Format the data below as a numbered list, omitting any blank lines. Leave the pictures out of your answer.
(PROVIDED INFORMATION Opens)
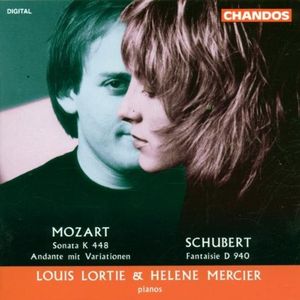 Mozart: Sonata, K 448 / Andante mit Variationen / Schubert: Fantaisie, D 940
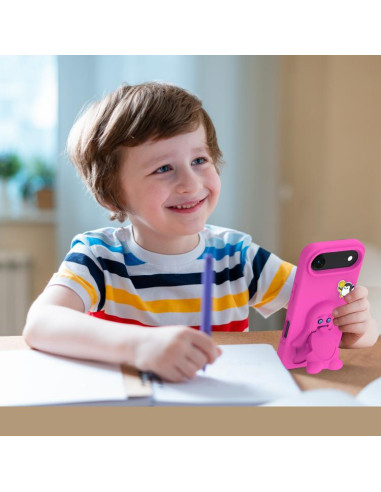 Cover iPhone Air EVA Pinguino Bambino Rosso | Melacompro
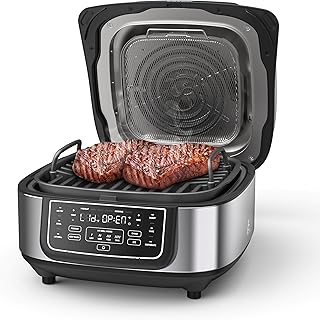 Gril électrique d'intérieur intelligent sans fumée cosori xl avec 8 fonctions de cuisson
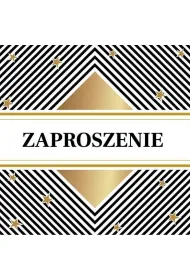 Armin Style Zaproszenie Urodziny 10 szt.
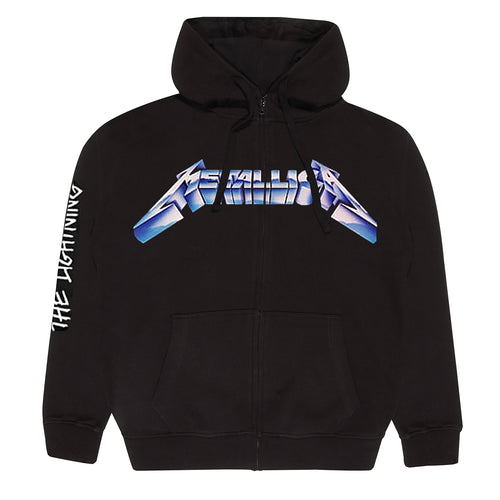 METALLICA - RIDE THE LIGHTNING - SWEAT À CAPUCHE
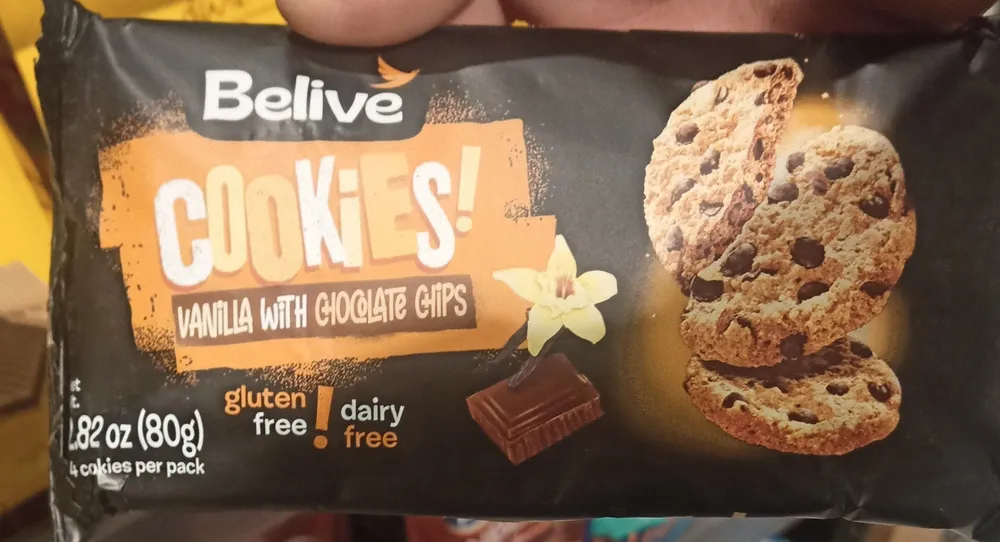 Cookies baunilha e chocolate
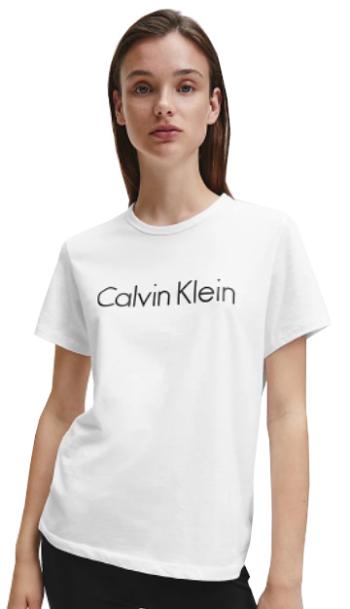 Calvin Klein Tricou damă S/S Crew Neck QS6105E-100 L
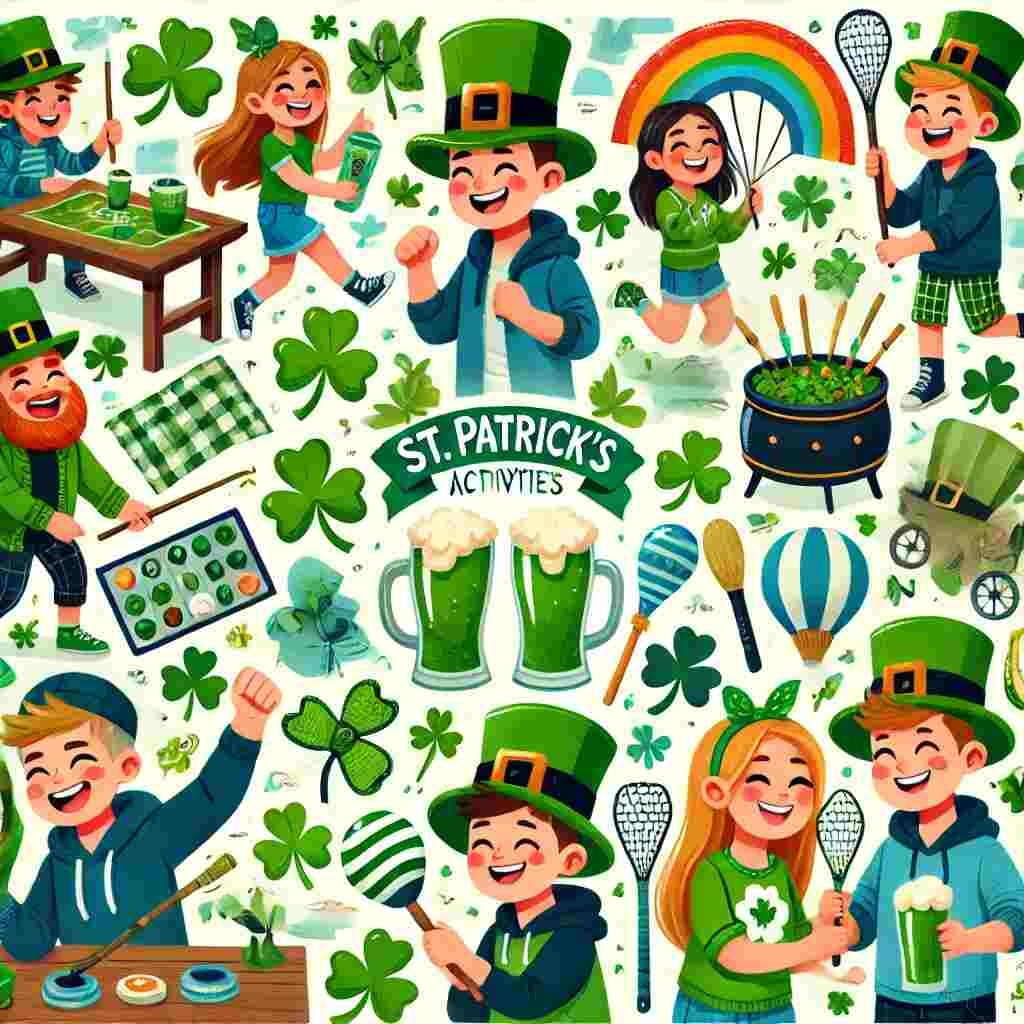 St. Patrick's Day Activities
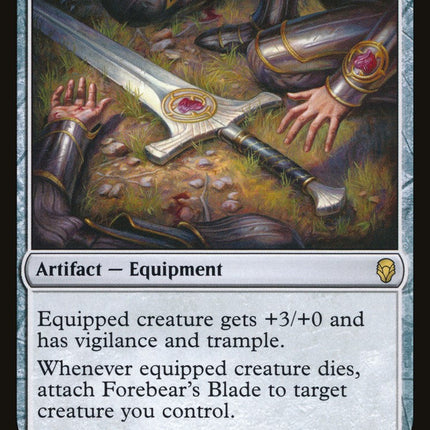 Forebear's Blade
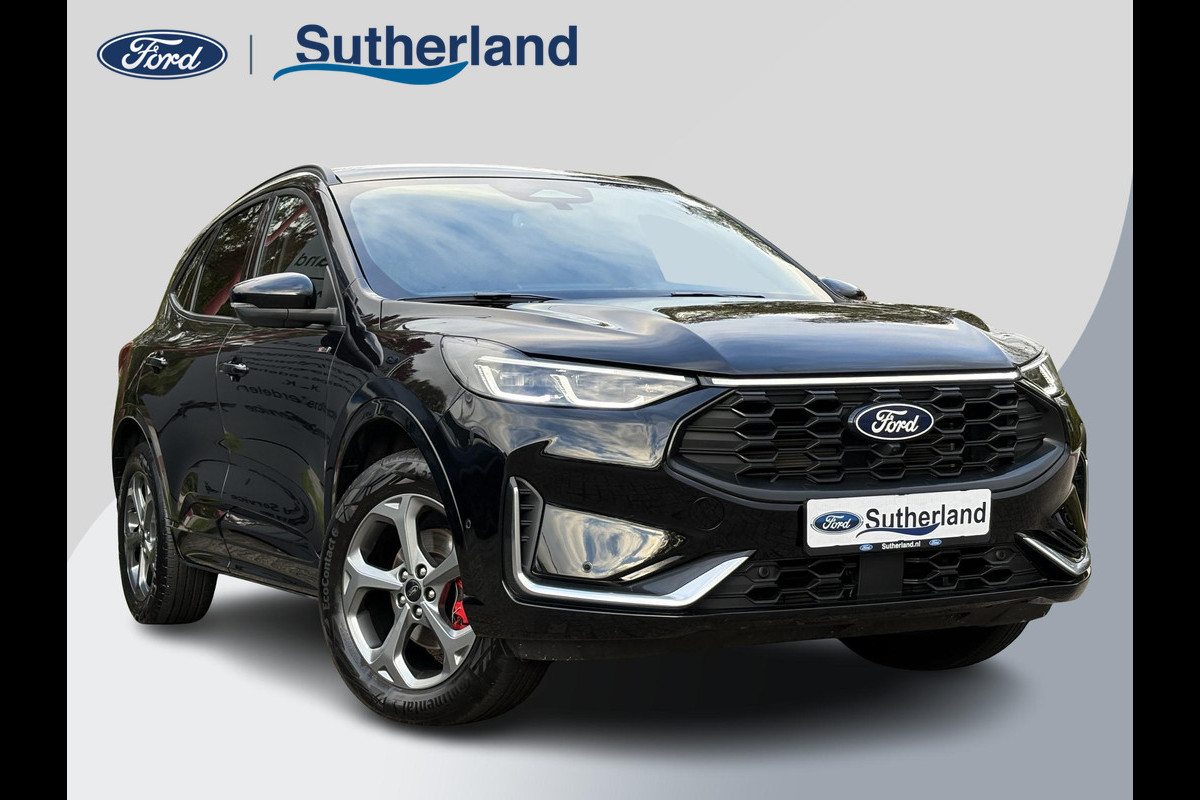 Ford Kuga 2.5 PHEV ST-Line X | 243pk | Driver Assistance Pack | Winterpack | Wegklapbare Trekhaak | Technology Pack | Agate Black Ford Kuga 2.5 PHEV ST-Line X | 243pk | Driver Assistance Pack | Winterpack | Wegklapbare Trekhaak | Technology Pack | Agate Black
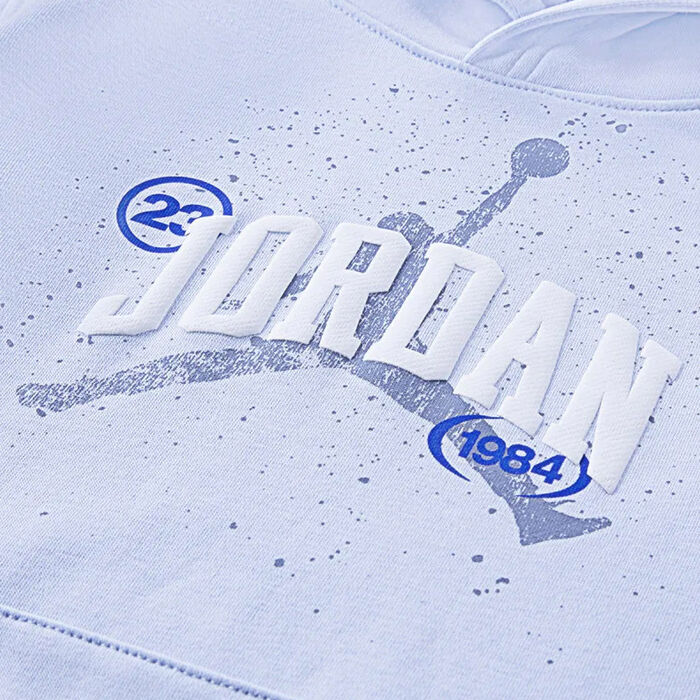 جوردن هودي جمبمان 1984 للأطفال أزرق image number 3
(PROVIDED INFORMATION Closes)
▶ [RESULT FOR THIS EXERCISE]
1.  Mozart: Sonata, K 448 / Andante mit Variationen / Schubert: Fantaisie, D 940
2.  Cover iPhone Air EVA Pinguino Bambino Rosso | Melacompro
3.  Gril électrique d'intérieur intelligent sans fumée cosori xl avec 8 fonctions de cuisson
4.  Armin Style Zaproszenie Urodziny 10 szt.
5.  METALLICA - RIDE THE LIGHTNING - SWEAT À CAPUCHE
6.  Cookies baunilha e chocolate
7.  Calvin Klein Tricou damă S/S Crew Neck QS6105E-100 L
8.  St. Patrick's Day Activities
9.  Forebear's Blade
10.  Ford Kuga 2.5 PHEV ST-Line X | 243pk | Driver Assistance Pack | Winterpack | Wegklapbare Trekhaak | Technology Pack | Agate Black Ford Kuga 2.5 PHEV ST-Line X | 243pk | Driver Assistance Pack | Winterpack | Wegklapbare Trekhaak | Technology Pack | Agate Black
11.  جوردن هودي جمبمان 1984 للأطفال أزرق image number 3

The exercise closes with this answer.